## PROBLEM
Please write out all of the rows below verbatim, omitting the pictures.

## Questions on scenes in images

────

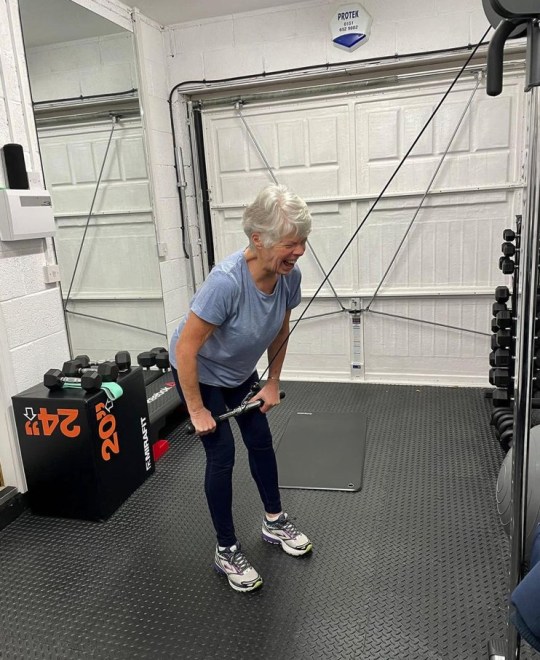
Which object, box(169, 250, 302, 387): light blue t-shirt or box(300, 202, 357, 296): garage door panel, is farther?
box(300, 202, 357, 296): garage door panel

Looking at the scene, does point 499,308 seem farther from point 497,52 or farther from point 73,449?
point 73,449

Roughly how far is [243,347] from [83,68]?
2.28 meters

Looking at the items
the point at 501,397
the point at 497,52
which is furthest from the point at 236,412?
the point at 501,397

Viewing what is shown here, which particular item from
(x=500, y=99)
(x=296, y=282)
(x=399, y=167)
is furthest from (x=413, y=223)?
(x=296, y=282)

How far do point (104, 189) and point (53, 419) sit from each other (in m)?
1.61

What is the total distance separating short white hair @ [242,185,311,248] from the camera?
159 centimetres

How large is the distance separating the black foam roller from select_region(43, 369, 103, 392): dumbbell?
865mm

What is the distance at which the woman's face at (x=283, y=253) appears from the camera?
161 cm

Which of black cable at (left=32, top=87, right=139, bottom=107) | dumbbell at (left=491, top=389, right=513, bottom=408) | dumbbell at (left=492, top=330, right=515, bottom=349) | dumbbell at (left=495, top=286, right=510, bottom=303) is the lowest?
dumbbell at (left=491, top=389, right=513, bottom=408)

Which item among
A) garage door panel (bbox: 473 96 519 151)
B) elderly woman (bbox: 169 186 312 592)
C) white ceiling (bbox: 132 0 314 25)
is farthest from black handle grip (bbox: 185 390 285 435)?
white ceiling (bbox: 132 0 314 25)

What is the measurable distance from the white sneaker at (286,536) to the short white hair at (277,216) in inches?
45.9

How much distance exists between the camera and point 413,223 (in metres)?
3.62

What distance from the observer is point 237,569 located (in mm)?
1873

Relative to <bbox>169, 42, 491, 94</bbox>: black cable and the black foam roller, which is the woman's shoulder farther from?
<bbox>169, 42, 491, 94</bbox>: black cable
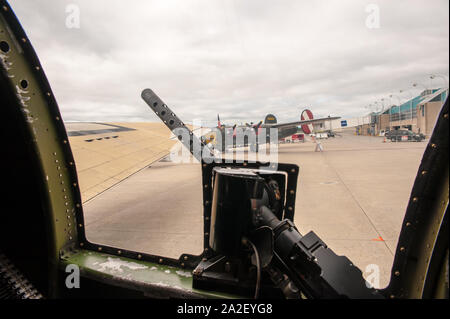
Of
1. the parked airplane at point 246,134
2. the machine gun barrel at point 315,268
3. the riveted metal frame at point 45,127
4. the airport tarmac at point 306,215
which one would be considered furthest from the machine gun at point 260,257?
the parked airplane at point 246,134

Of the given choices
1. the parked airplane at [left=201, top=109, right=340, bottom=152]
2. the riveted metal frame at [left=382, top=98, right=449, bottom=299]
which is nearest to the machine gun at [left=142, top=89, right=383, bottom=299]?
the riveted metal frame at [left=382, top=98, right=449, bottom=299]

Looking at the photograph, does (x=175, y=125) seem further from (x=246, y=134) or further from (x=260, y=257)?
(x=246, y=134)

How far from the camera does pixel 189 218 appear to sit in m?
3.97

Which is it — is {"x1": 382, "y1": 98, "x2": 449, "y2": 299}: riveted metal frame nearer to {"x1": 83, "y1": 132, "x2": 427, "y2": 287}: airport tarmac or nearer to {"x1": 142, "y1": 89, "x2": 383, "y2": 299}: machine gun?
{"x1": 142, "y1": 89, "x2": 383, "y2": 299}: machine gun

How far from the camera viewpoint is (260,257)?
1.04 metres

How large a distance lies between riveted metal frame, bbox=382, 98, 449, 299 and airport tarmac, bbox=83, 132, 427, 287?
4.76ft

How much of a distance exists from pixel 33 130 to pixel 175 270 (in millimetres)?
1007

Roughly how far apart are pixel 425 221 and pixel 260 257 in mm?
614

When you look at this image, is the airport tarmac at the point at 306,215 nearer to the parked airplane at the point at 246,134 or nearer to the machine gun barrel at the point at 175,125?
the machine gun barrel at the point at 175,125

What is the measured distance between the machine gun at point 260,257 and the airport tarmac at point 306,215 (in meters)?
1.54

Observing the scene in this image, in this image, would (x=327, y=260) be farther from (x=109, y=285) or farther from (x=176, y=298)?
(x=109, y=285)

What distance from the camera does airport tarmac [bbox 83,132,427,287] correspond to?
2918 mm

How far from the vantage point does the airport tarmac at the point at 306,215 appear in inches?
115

────

## RIGHT ANSWER
Which object, box(169, 250, 302, 387): light blue t-shirt or box(300, 202, 357, 296): garage door panel, is farther?
box(300, 202, 357, 296): garage door panel

Looking at the scene, does point 499,308 seem farther from point 497,52 or farther from point 73,449?
point 73,449

Roughly how far is [243,347] from [83,68]?
2.28 meters

Looking at the items
the point at 501,397
the point at 497,52
which is furthest from the point at 236,412?
the point at 501,397

Viewing what is shown here, which particular item from
(x=500, y=99)
(x=296, y=282)
(x=399, y=167)
is furthest from (x=413, y=223)?
(x=296, y=282)

How far do point (104, 189) and point (53, 419) sit from each other (in m)?
1.61

What is the total distance separating short white hair @ [242,185,311,248] from the camera?
159 centimetres

How large is the distance separating the black foam roller from select_region(43, 369, 103, 392): dumbbell?
865mm

What is the distance at which the woman's face at (x=283, y=253) appears from the camera?
161 cm

Which of black cable at (left=32, top=87, right=139, bottom=107) | dumbbell at (left=491, top=389, right=513, bottom=408) | dumbbell at (left=492, top=330, right=515, bottom=349) | dumbbell at (left=495, top=286, right=510, bottom=303) is the lowest?
dumbbell at (left=491, top=389, right=513, bottom=408)

Which item among
A) garage door panel (bbox: 473 96 519 151)
B) elderly woman (bbox: 169 186 312 592)
C) white ceiling (bbox: 132 0 314 25)
is farthest from black handle grip (bbox: 185 390 285 435)?
white ceiling (bbox: 132 0 314 25)

What is the measurable distance from the white sneaker at (286,536) to the short white hair at (277,216) in inches?
45.9

How much distance exists between the camera and point 413,223 (in metres)?
3.62

What distance from the observer is point 237,569 located (in mm)?
1873

Relative to <bbox>169, 42, 491, 94</bbox>: black cable and the black foam roller, which is the woman's shoulder farther from?
<bbox>169, 42, 491, 94</bbox>: black cable
Of
1. the parked airplane at point 246,134
2. the machine gun barrel at point 315,268
3. the riveted metal frame at point 45,127
4. the airport tarmac at point 306,215
which one would be considered furthest from the machine gun at point 260,257?
the parked airplane at point 246,134

Of the given choices
1. the parked airplane at [left=201, top=109, right=340, bottom=152]
2. the riveted metal frame at [left=382, top=98, right=449, bottom=299]
which is nearest to the machine gun at [left=142, top=89, right=383, bottom=299]?
the riveted metal frame at [left=382, top=98, right=449, bottom=299]

Looking at the photograph, does (x=175, y=125) seem further from (x=246, y=134) or further from (x=260, y=257)?
(x=246, y=134)

How far from the camera does pixel 189 218 appear to sit in m?
3.97

Which is it — is {"x1": 382, "y1": 98, "x2": 449, "y2": 299}: riveted metal frame nearer to {"x1": 83, "y1": 132, "x2": 427, "y2": 287}: airport tarmac or nearer to {"x1": 142, "y1": 89, "x2": 383, "y2": 299}: machine gun?
{"x1": 142, "y1": 89, "x2": 383, "y2": 299}: machine gun

How far from the camera viewpoint is (260,257)?
1.04 metres

How large a distance lies between riveted metal frame, bbox=382, 98, 449, 299 and airport tarmac, bbox=83, 132, 427, 287?
4.76ft

How much of a distance exists from pixel 33 130 to pixel 175 270 (in millimetres)?
1007

Roughly how far apart are pixel 425 221 and pixel 260 257 in mm?
614

When you look at this image, is the airport tarmac at the point at 306,215 nearer to the parked airplane at the point at 246,134 or nearer to the machine gun barrel at the point at 175,125?
the machine gun barrel at the point at 175,125

What is the measured distance between the machine gun at point 260,257 and the airport tarmac at point 306,215 (in meters)?
1.54

Observing the scene in this image, in this image, would (x=327, y=260) be farther from (x=109, y=285) or farther from (x=176, y=298)?
(x=109, y=285)

What distance from the camera does airport tarmac [bbox 83,132,427,287] correspond to?
2918 mm

How far from the vantage point does the airport tarmac at the point at 306,215 appear in inches?
115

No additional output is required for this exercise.